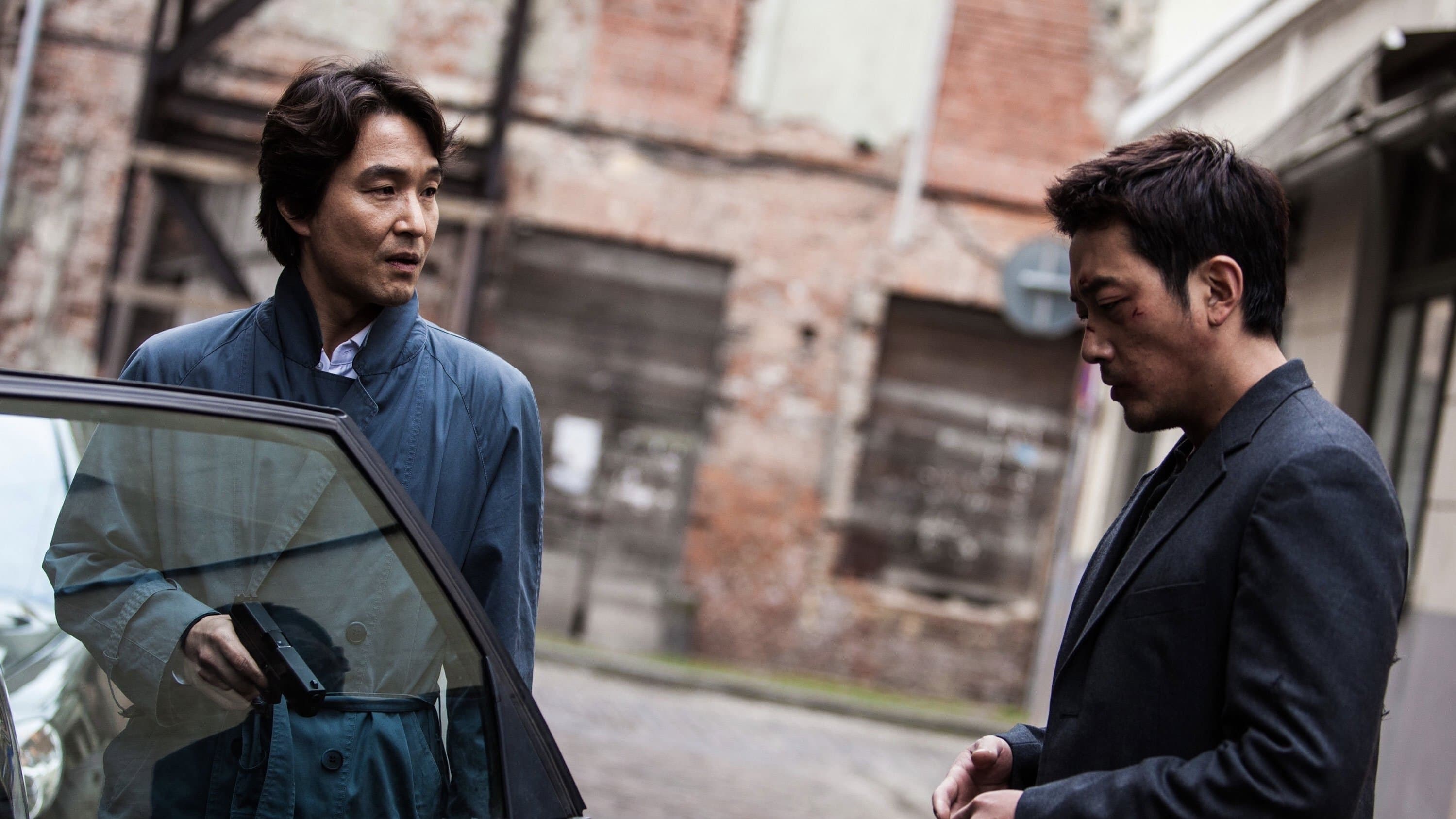 The Berlin File Backdrop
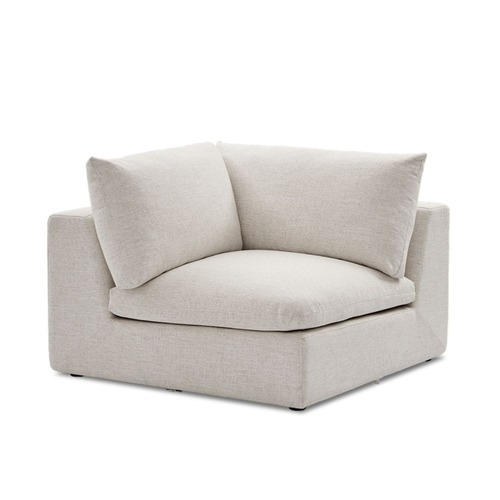 Used Castlery Dawson Modern Sectional Corner Seat for sale on AptDeco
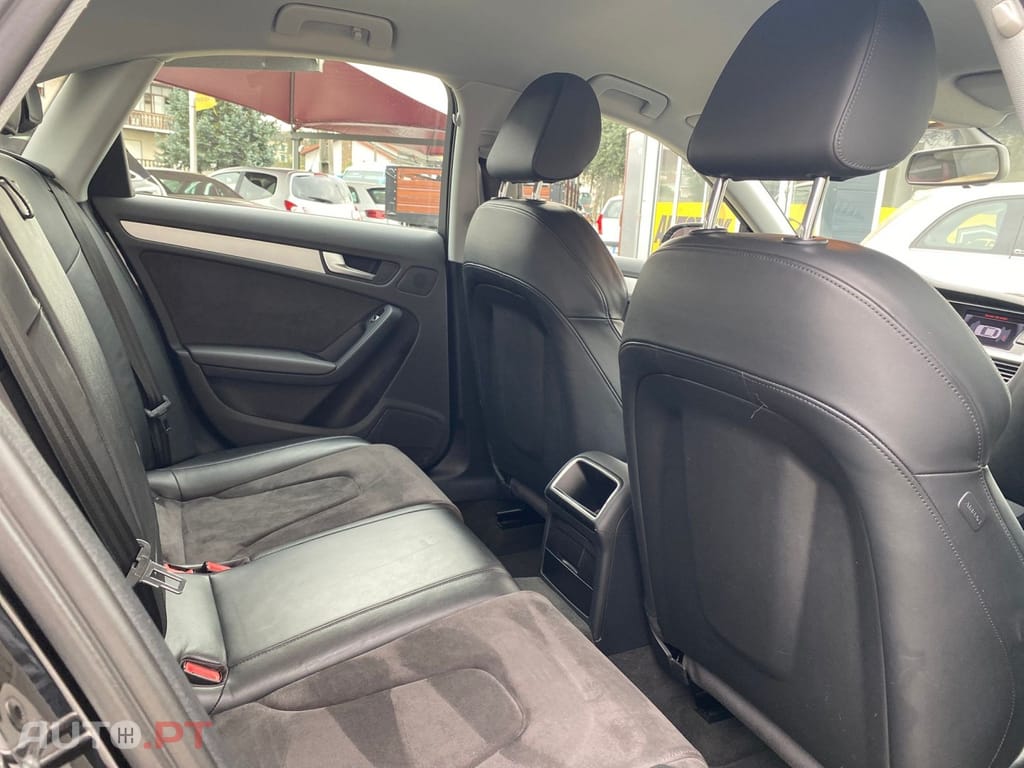 Audi A4 2.0 TDI DPF clean diesel S line Sport Pack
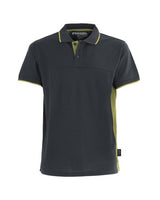 Polo Re-use Re-work personalizzato con logo - Pubblienne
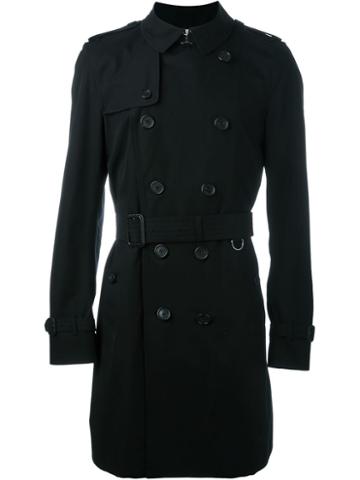 Burberry Runway Classic Double Breasted Coat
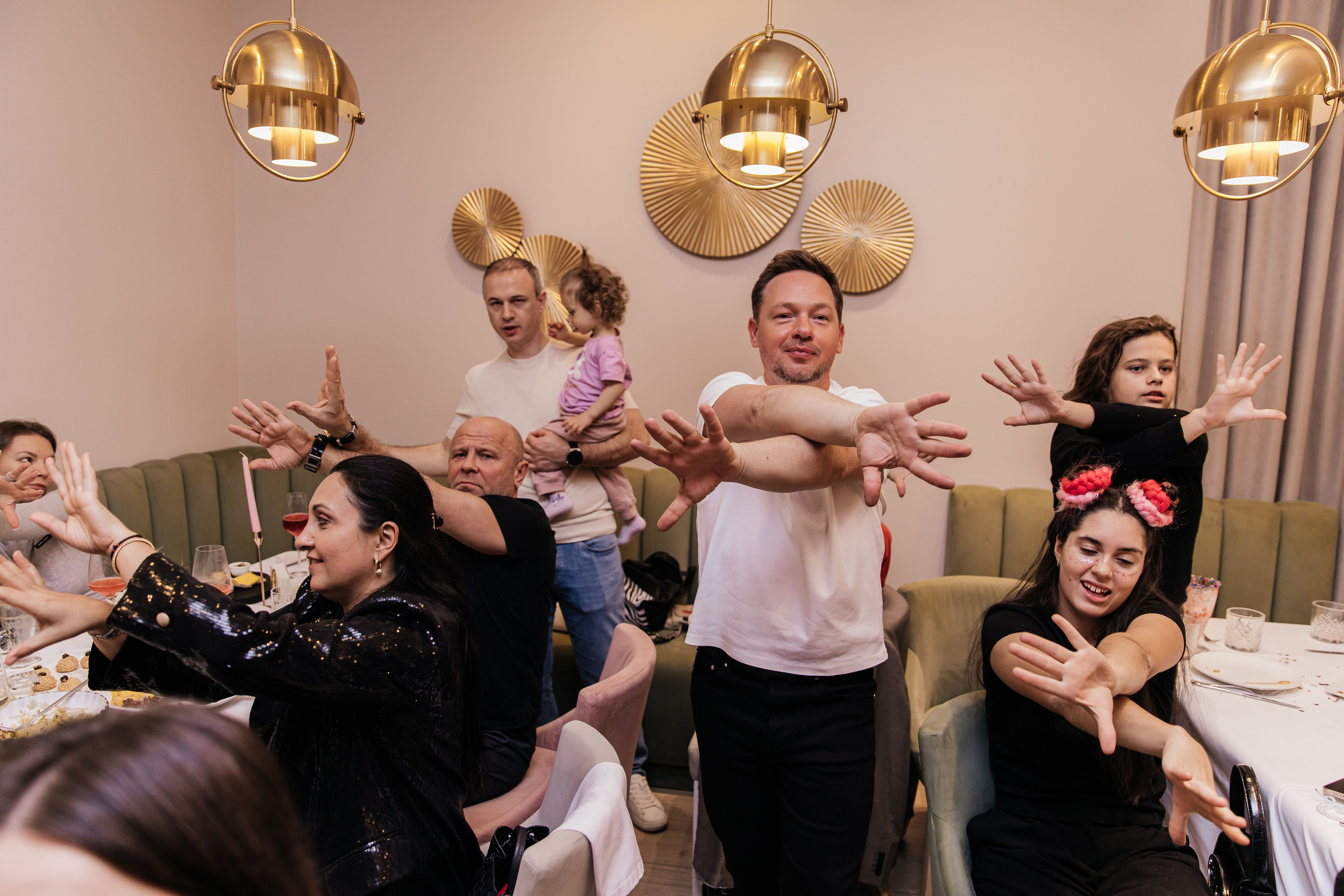 ДЕТСКИЕ ПРАЗДНИКИ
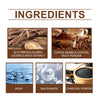 Coffee Body Scrub Exfoliating Moisturizing Skin Cleanser Refreshing Body Care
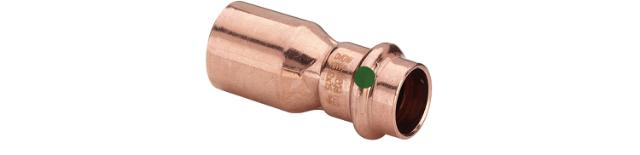 Viega V-press cu förminskning 28x15  1 muff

= = =

• [Work required]: Reproduce exactly and only the lines from the one with "Audi A4 2.0" through the last entry, both included, excluding every picture.

• [The completed task]:
 Audi A4 2.0 TDI DPF clean diesel S line Sport Pack
 Polo Re-use Re-work personalizzato con logo - Pubblienne
 Burberry Runway Classic Double Breasted Coat
 ДЕТСКИЕ ПРАЗДНИКИ
 Coffee Body Scrub Exfoliating Moisturizing Skin Cleanser Refreshing Body Care
 Viega V-press cu förminskning 28x15  1 muff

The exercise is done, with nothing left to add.